Azerbaycan'ın tavrını Ermenistan hükümetine ve şu anda Ermenistan'a sahip çıkmak isteyenlere de ifade ettiğini vurgulayan Aliyev, “Bize karşı ciddi bir tehdit görürsek ciddi önlemler almak zorunda kalacağız. Bazıları tehlikeli, bazıları değil ama bu o kadar da önemli değil, bu silahlar Ermenistan'a teslim ediliyor. Bu nedenle yine bu platformu kullanan Ermenistan'a mesajım, bunu yapmamanız gerektiğidir. Tekrar söylüyorum mesajım kibirli bir uyarı olarak algılanmamalıdır” ifadelerini kullandı.
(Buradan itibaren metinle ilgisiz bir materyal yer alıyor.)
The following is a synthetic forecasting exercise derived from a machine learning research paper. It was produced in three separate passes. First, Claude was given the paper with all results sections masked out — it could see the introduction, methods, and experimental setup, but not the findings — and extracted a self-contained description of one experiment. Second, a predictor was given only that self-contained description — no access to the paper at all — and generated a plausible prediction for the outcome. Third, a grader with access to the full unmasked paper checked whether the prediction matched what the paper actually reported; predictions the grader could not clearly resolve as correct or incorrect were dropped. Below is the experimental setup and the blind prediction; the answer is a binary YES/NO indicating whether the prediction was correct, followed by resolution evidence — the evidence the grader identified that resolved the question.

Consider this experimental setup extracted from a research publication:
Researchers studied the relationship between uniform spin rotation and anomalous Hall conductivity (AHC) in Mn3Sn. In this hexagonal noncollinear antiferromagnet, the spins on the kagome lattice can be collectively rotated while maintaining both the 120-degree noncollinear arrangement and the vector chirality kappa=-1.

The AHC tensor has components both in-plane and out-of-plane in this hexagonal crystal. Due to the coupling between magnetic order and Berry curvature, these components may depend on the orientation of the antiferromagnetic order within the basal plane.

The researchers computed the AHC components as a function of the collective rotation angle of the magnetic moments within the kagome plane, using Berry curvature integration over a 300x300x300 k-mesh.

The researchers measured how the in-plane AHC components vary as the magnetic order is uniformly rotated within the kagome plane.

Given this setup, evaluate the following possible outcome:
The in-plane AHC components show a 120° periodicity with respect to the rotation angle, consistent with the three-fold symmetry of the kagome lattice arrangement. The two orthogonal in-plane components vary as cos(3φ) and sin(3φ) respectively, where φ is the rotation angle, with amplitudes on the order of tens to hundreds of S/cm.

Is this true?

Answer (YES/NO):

Ermenistan'a karışmayacaklarını söyleyen Aliyev, “Bu onların hayatı ve onların ülkesi. Ama bize karşı askeri güç gösterdiklerinde, bazen birliklerini sınırımıza yoğunlaştırdıklarında biz sessizce oturamıyoruz. Bu bizim güvenliğimiz ve endişelenmeye hakkımız var. Bu nedenle onlara ve onları Azerbaycan'a karşı cephe olarak kullanmak isteyenlere mesajım şudur: Yapmayın. Ermenistan'a ne kadar silah gönderilirse gönderilsin bize karşı hiçbir şansları yok” şeklinde konuştu.
İkinci Karabağ Savaşı'nın da bunu gösterdiğini aktaran Aliyev, “Sadece 44 gün boyunca sıradan insanların tırmanamayacağı dağlara tırmandık ve bunu hafif silahlarla yaparak onların ordusunu tamamen yok ettik” dedi.
Savaşlarla karşılaştıklarını ve şimdi bu sayfayı çevirme şanslarının olduğunu belirten Aliyev, “Bugün Ermenistan-Azerbaycan sınırında gördükleriniz, perde arkasında göremedikleriniz, iki ülke temsilcileri arasındaki temaslar, daha açık ve yapıcı tartışmalar da bununla ilgilidir. Sınırların belirlenmesi konusunda Azerbaycan ve Ermenistan oldukça yapıcı davranışlar sergiliyor. Görülen onun bir parçasıdır, bu bir sonuçtur. Ancak bu sonuç düzenli temaslardan ve olumlu dinamiklerden geliyor. Bu çalışmayı pekiştirip ilerlememiz gerekiyor” diye konuştu.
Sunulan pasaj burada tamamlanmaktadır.